EXTRACTED TEXT »

Want to save college football in 2020? Put the players’ safety first
If college football’s plan for coming back were a football play, it would be a broken one. Athletics officials are scrambling, improvising and hoping that the swarming pandemic will part enough to let football go forward.
So far, basic questions are unanswered. How will players be protected and how often will they be tested? Will fans be allowed? Is there a point at which the level of COVID-19 infections would make it too hazardous to play?
Scott Stricklin, the University of Florida athletic director, summed up the situation to ESPN: “Anybody who tells you they think they know right now is making it up.”
College football needs to do better than that. It can start by presenting a clear plan for coming back and establishing what metrics will make a return possible. That plan will require a big switch for big-time college football. For once, it will have to put the players’ welfare ahead of the bottom line.
Players around the nation started returning to campus June 1 for voluntary workouts and the risk was immediately clear. More than 100 football players have tested positive for the coronavirus. More positive tests are inevitable as infections spike in Southern states where football is king.
To their credit, some programs have been open about how the coronavirus is penetrating their teams. Clemson, for instance, announced last week that 23 football players have tested positive. N.C. State plans to announce overall results for athletes and athletic staff, but not specific teams. The University of North Carolina said it will not disclose the numbers. Duke’s disclosure policy has not been announced.
A successful comeback will require transparency. Otherwise, the public will rightly think that big-time programs are hiding COVID-19’s impact on players – and all they come in contact with – as the schools pursue TV dollars.
Professional athletes have insisted that their sports’ comeback plans protect their health, but they have the strength of unions. College football players are relying on protection from the very system that often exploits them. Now some college players are demanding more than “trust us” from athletic officials.

GIVEN INFORMATION »
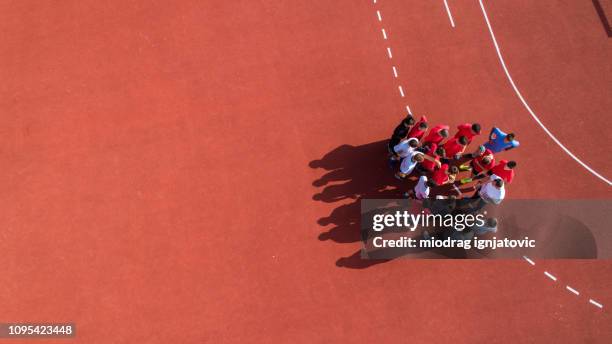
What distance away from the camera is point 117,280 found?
901 centimetres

DIRECTIONS »
1. According to the editorial on college football, how many Clemson football players have tested positive?
2. Extend the editorial on college football past its last paragraph.
The listing comes from a different source than the editorial.

WRITTEN RESPONSES »
1. 23 football players.

2.
Last week 30 UCLA players signed a letter demanding that a “third-party health official” monitor the program to ensure that COVID-19 safety protocols are followed. They also want an agreement that players who choose not to play won’t lose their scholarships or face other retaliation.
Their letter said: “We feel that as some of the first members of the community to attempt a return to normalcy, we must have assurances that allow us to make informed decisions and be protected regardless of our decision.”
College football may yet pull off a season and capture a share of the revenue that supports major college athletic programs, as well as businesses and economies in many college towns.
But athletics officials, boosters and fans will need more than a hunger for money and entertainment to pull off a season in which COVID-19 will be an opponent in every game.
Dr. Anthony Fauci, director of the National Institute of Allergy and Infectious Diseases, noted last week that the fall could bring a second wave of infections even as a new flu season adds pressure on hospitals.
“Unless players are essentially in a bubble – insulated from the community and they are tested nearly every day – it would be very hard to see how football is able to be played this fall,” Fauci said.
If college football wants to go ahead with a season, it will have to build a better plan – and a better bubble – to protect the players.